Manusya, Journal of Humanities


Wisarut Painark

Publication Date



This paper examines how an individual's perception of the environment not only affects her treatment of the land but also plays an important role in healing her wounded self and fostering her sense of belonging to the human community in Barbara Kingsolver's Animal Dreams (1991). It will draw upon Yi-fu Tuan's notion of place and space in Space and Place: The Perspective of Experience (1977) and Kent C. Ryden's notion of "the invisible landscape" in Mapping the Invisible Landscape: Folklore, Writing, and the Sense of Place (1993). Tuan postulates that space becomes place when it is endowed with value and meaning and Ryden develops Tuan's notion by arguing that meaningful human experience in a place constitutes what he calls "the invisible landscape" which refers to various other dimensions of the land apart from its physicality. Focusing on the development of the protagonist's perception of her hometown from a sense of alienation to a more intimate relationship in Animal Dreams, this paper will specifically argue that, because her hometown faces a disastrous contamination of the river caused by the mining company, the environmental activism in which the protagonist engages significantly deepens her understanding of the place.

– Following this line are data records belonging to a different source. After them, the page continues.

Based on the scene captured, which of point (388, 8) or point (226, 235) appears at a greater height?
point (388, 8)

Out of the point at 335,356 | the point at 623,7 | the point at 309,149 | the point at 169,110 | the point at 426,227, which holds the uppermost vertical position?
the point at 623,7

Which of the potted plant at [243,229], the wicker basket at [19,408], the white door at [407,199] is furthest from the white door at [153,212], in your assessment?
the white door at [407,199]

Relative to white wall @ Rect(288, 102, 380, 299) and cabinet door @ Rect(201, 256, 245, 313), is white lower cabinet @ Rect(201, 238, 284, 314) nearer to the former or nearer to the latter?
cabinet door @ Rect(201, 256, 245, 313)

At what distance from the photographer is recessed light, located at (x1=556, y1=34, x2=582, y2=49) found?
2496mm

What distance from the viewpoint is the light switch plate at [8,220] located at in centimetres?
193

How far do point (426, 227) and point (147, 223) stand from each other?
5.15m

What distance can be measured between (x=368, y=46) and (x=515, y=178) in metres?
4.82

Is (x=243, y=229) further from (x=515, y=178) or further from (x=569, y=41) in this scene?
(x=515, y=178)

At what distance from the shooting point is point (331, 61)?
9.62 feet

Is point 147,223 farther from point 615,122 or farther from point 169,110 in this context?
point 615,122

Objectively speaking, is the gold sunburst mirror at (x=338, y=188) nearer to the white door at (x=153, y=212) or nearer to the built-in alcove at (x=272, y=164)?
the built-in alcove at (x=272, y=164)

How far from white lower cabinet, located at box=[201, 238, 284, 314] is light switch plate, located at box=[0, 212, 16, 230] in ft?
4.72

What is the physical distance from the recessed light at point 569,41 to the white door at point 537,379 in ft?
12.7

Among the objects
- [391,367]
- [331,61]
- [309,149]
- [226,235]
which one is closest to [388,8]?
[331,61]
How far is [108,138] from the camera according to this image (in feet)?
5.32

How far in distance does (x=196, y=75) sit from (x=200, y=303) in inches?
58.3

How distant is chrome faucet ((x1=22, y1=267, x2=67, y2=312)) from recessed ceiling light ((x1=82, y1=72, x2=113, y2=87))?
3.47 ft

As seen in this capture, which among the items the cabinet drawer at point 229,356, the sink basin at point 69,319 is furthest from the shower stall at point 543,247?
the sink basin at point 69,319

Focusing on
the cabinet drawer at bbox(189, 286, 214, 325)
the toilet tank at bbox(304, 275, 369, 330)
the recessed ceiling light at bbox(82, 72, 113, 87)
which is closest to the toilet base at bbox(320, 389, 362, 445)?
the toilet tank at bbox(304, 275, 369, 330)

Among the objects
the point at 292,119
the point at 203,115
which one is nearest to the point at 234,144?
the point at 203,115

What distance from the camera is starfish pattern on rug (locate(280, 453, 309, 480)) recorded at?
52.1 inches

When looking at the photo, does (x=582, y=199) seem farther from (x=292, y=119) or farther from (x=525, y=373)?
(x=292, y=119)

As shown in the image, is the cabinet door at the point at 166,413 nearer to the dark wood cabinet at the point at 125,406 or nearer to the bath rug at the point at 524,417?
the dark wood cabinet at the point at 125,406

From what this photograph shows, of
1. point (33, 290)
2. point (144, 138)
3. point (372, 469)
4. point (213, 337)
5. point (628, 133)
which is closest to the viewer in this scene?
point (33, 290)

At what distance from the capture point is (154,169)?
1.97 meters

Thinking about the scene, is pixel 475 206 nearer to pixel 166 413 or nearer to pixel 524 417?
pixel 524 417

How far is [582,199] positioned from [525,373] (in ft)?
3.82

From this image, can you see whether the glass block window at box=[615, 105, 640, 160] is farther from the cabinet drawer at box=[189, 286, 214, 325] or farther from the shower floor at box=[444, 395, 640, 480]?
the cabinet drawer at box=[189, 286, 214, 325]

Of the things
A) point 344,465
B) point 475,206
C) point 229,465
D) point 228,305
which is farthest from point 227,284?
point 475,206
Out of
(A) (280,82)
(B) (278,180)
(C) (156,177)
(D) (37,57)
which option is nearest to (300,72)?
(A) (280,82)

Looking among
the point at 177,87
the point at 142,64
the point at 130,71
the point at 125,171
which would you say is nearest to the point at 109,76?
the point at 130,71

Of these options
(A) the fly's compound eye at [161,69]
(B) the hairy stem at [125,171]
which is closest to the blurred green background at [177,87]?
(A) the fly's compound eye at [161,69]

Thus, her participation in the environmental campaign serves as a first step towards her discernment of the "invisible landscape" and also her process of healing. The environmental activity which protects both the environment and the community's cultural identity and also the protagonist's developing bonds with people in the community expose her to the historical, cultural and spiritual dimensions of the land. Furthermore, this renewed perception leads to the protagonist's inhabitation of the place and her discovery of a sense of home which helps to restore her shattered self from the traumatic experience and the feeling of displacement caused by the loss of her mother and her baby during her younger years; it also induces her to reappraise her sense of selfhood as being inseparable from both the land and its inhabitants, either human or non-human. Ultimately, her clear appreciation of this more inclusive sense of self and the environment enables her to reintegrate herself into the community of her hometown.